Hey, that isn't a real city!
February 20, 2011 11:33 AM   Subscribe

Why can I tell the difference between an aerial shot and a picture of a model?

Here is a picture of a miniature/model city. How can my eyes tell that it's not real? Especially if it were real, any detail in the building and trees would be too small for my eyes to pick up.
The only thing I can think of, is that if you were to look at both of them close up, there are more flaws and variances in color, texture, etc in the life-size buildings. Can I really tell the difference when the shot is taken that far away from a real source? Or is it a lighting thing that my brain can pick up?
posted by shesaysgo to Science & Nature (16 answers total) 1 user marked this as a favorite
 
Best answer: My guesses:

1) There's far more detail in a real city than a model can capture. You'd see less uniform trees and bricks, and even though your eyes couldn't pick up most of the details, small imperfections still make things look more real.

2) Atmospheric perspective. Things look lighter and bluer the farther they are from you due to the amount of air/oxygen between you and the object: something a model really can't replicate.
posted by girih knot at 11:37 AM on February 20, 2011


Can you really tell them apart? Have you seen these photos taken with photographic techniques designed to make them look like models?

The obvious difference between the model photo and most real aerial photos is that the photos of models have much shallower depth-of-field, which is of course specifically countered in the photos linked above.

So do you think you could pick out a photo of a model if it was mixed in with the photos in the linked gallery? If not, then maybe your whole hypothesis is wrong in the first place.
posted by tylerkaraszewski at 11:39 AM on February 20, 2011 [2 favorites]


In this picture, depth of field blurring. With a normal camera, taking this photo would require being far enough back that all of the scene would be focused the same. you wouldn't have one part in focus and the rest blurry. on a model, you would be close enough that you can focus on one building/line of distance and everything else would be blurry.

That said, you can get the model look using a tilt-shift lens. It is hard to tell on the phone screen if this is tilt shifted real city or a model, but the look is that you'd get from such a lens.
posted by ydant at 11:42 AM on February 20, 2011


Along the lines of what tylerkaraszewski said, take a look at this Wikipedia article about the technique commonly referred to as "tilt-shift" photography (though apparently it technically isn't most times), and also run an image search for "tilt shift." Whatever you decide about whether you "really can tell" the difference, that's some useful info about the photographic techniques and their visual impact.
posted by rkent at 11:45 AM on February 20, 2011


shesaysgo, I hate to break it to you but I'm pretty sure that your example photo is a tilt-shift aerial photo of a full size city.

* PROVIDED RECORDS:
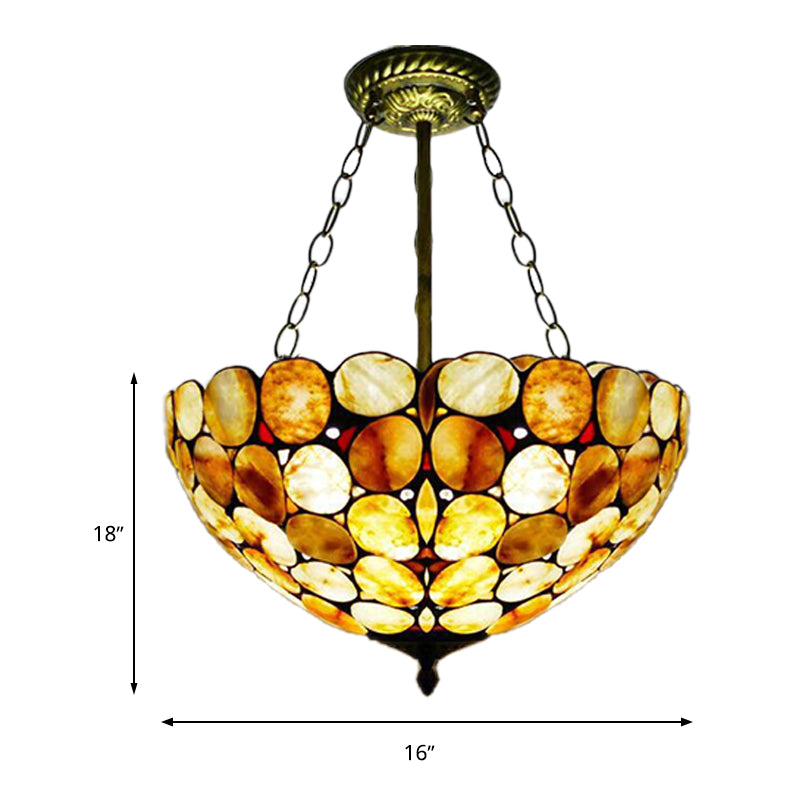 3 Lights Semi Flush Mount Mediterranean Bowl Shade Stone Ceiling Lamp in Antique Brass - Rebooters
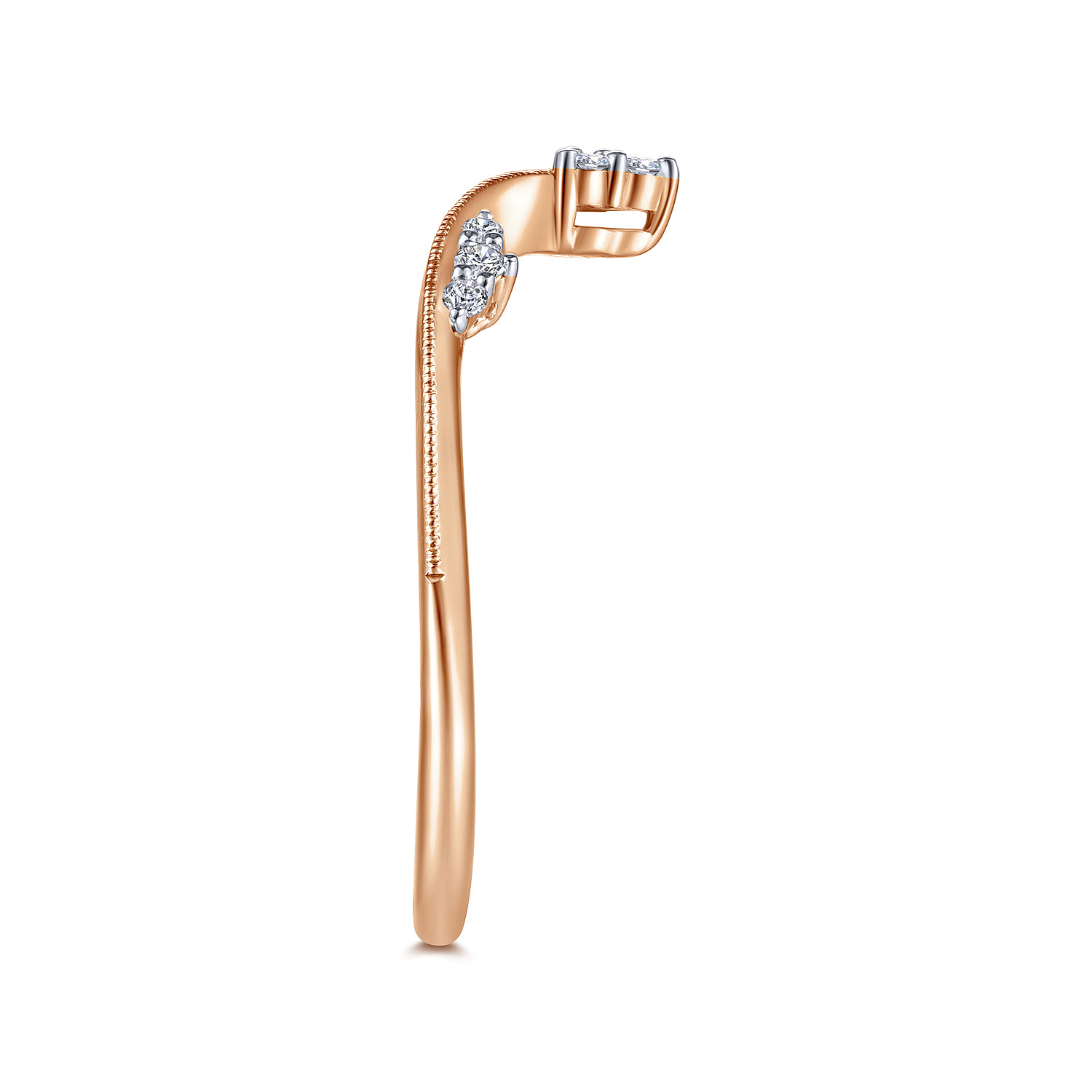 Diamond Cluster Chevron Ring in 14K Rose Gold, photograph 5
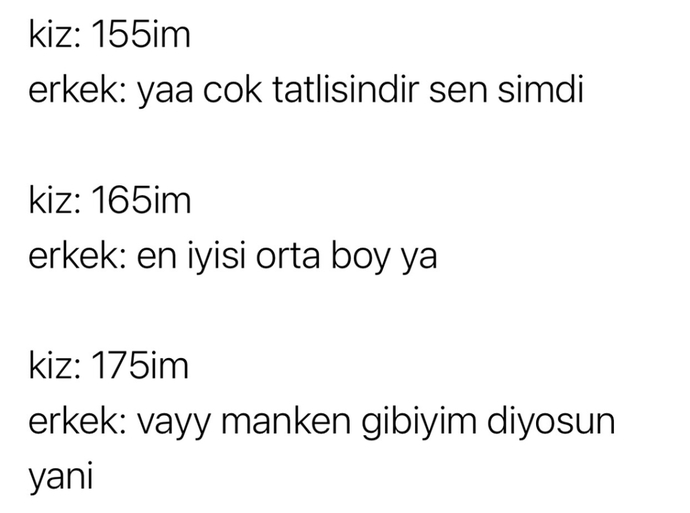 Ah siz erkekler yok musunuz?😄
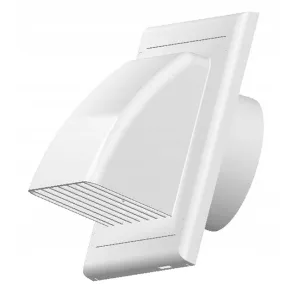 Air Vent Cover Hooded Backdraft Shutter White External 100 125 150mm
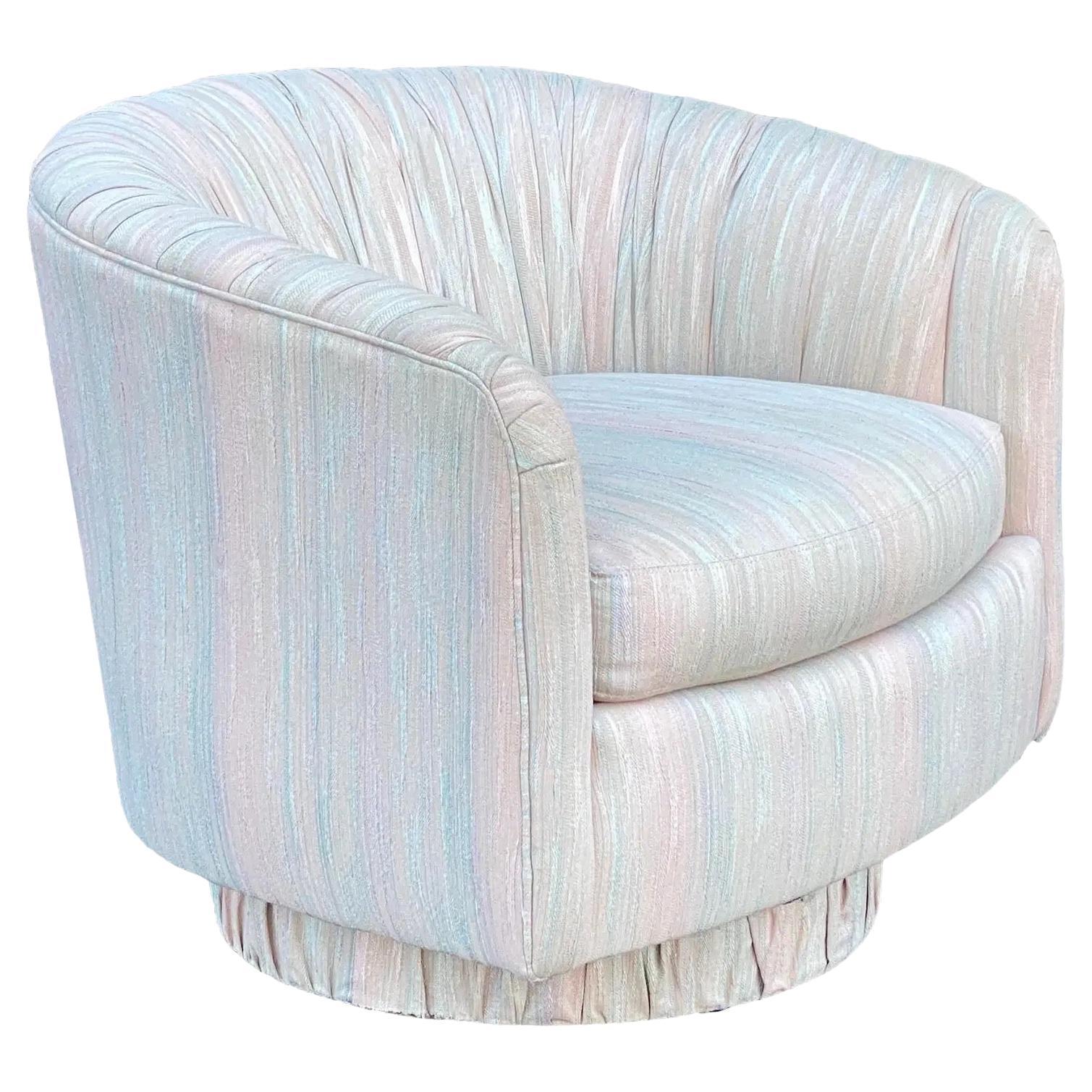 Vintage Dansen Milo Baughman Style 1980's Modern Swivel Lounge Chair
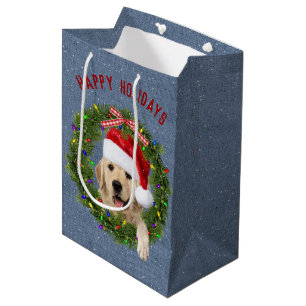 Sac Cadeau Moyen Christmas Golden Retriever sur denim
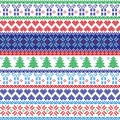 Scandinavian style and Nordic culture inspired winter textile style pattern including Christmas gifts, tree, snowflakes, snow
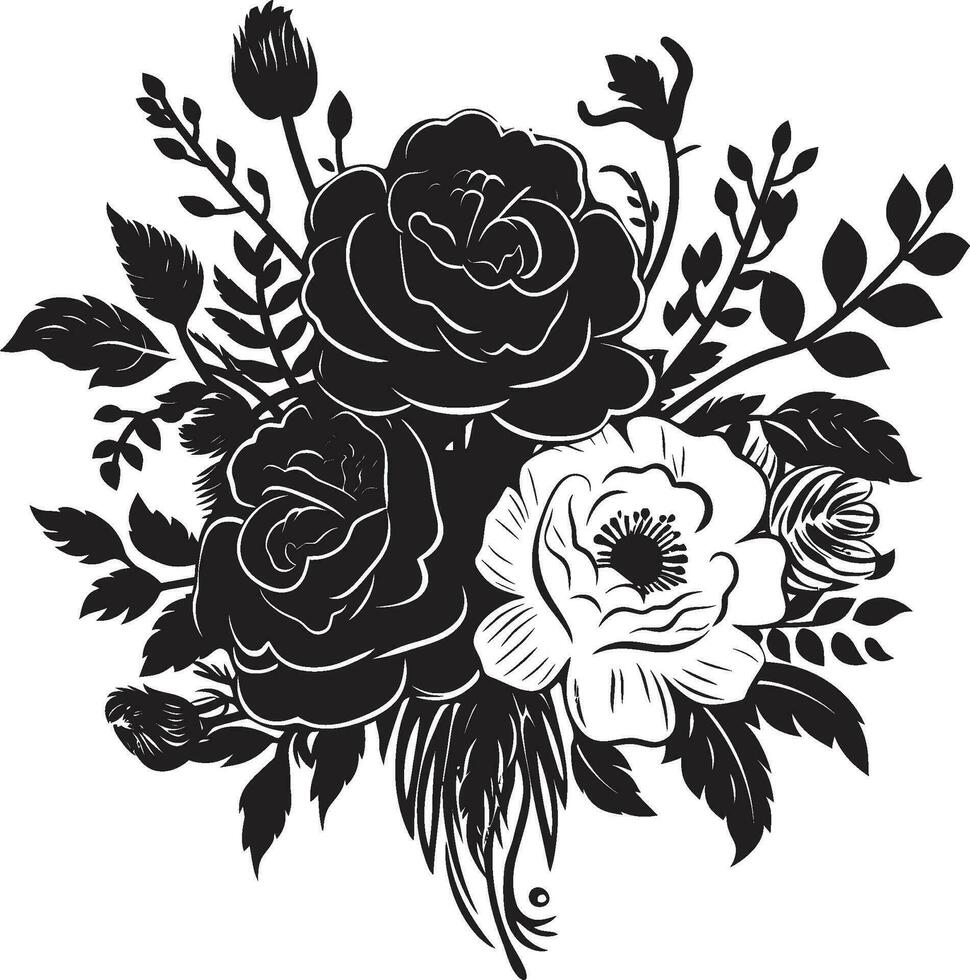 rätselhaft Blumen- Ensemble dekorativ schwarz Symbol schick botanisch Anordnung schwarz Vektor Emblem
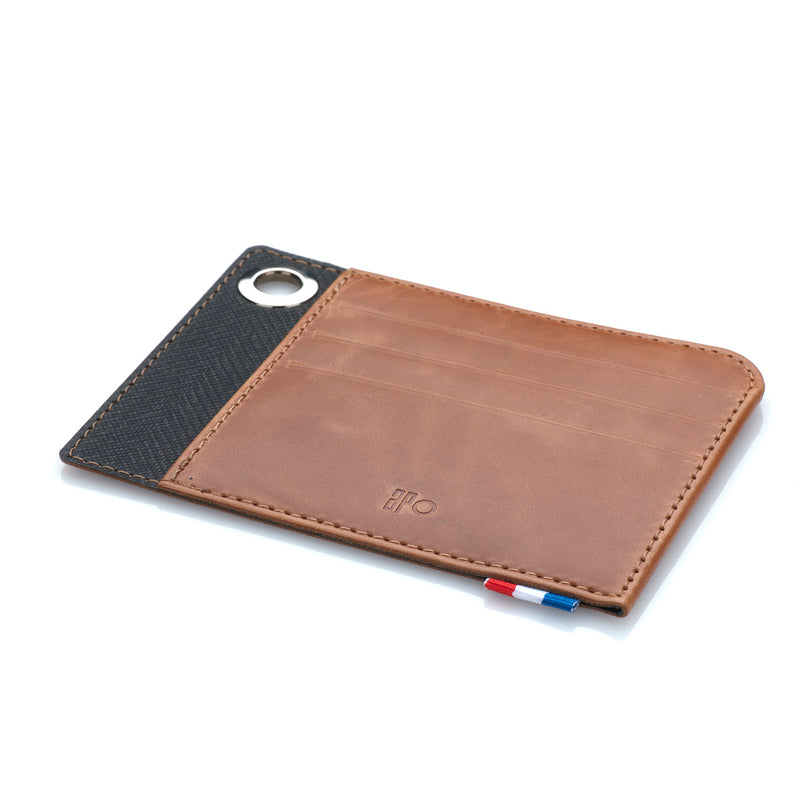 MAT - Porte-cartes horizontal à poche en cuir patiné - Cognac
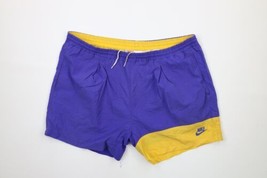 Vintage 90s Nike Mens Large Distressed Color Block Spell Out Above Knee Shorts - £45.69 GBP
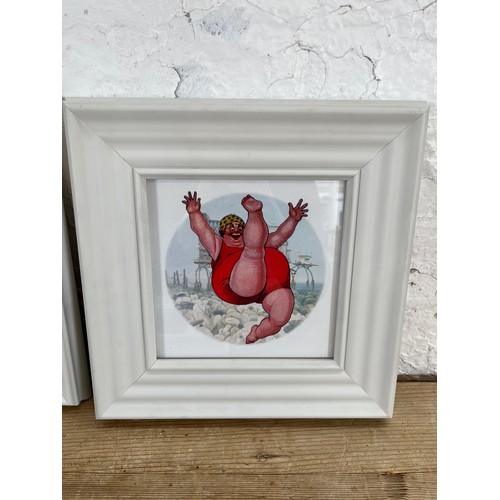 174A - Five framed 1920s/30s style seaside prints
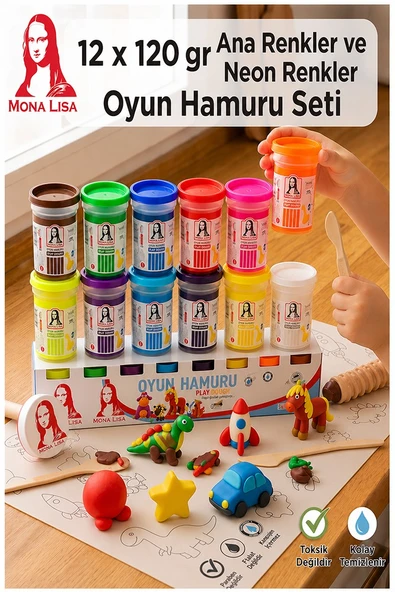 Oyun Hamuru 12 Renk 1 Paket Monalisa 12 li Ana ve Neon Oyun Hamuru Kurumaya Karşı Dirençli Okul Öncesi Kreş Yumuşak ürün görseli 1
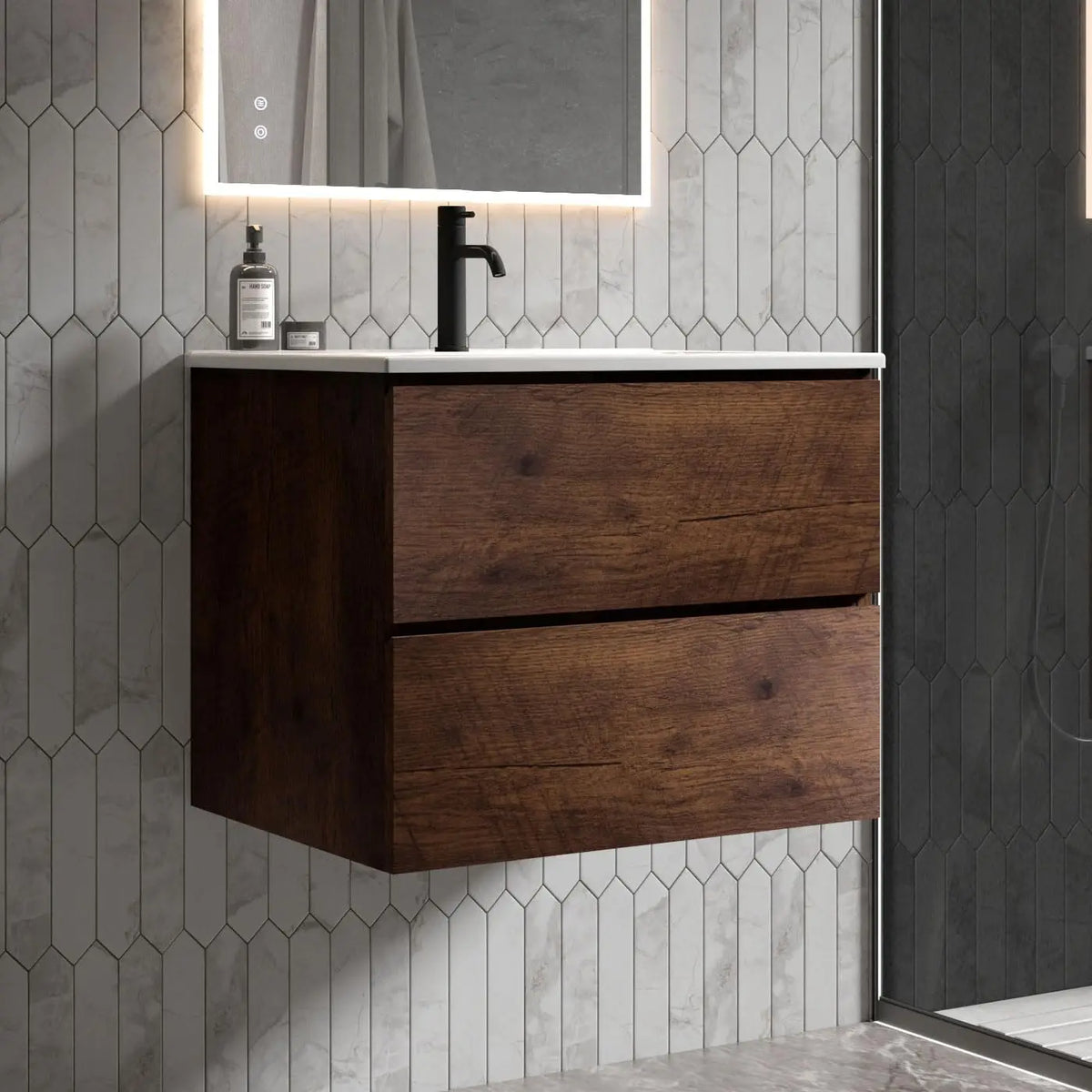 Modern Floating Bathroom Vanity With Sink And Soft Closing Drawers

* WHAT THIS EXERCISE ASKS:
1. According to the forum thread, what kind of lens can give a photo of a real city the model look?
2. Write out the part of the forum thread that opens with the words containing "Can you really" and closes with "the first place.".
The entries have no connection to the forum thread.

* WRITTEN RESPONSES:
1. A tilt-shift lens.

2.
Can you really tell them apart? Have you seen these photos taken with photographic techniques designed to make them look like models?

The obvious difference between the model photo and most real aerial photos is that the photos of models have much shallower depth-of-field, which is of course specifically countered in the photos linked above.

So do you think you could pick out a photo of a model if it was mixed in with the photos in the linked gallery? If not, then maybe your whole hypothesis is wrong in the first place.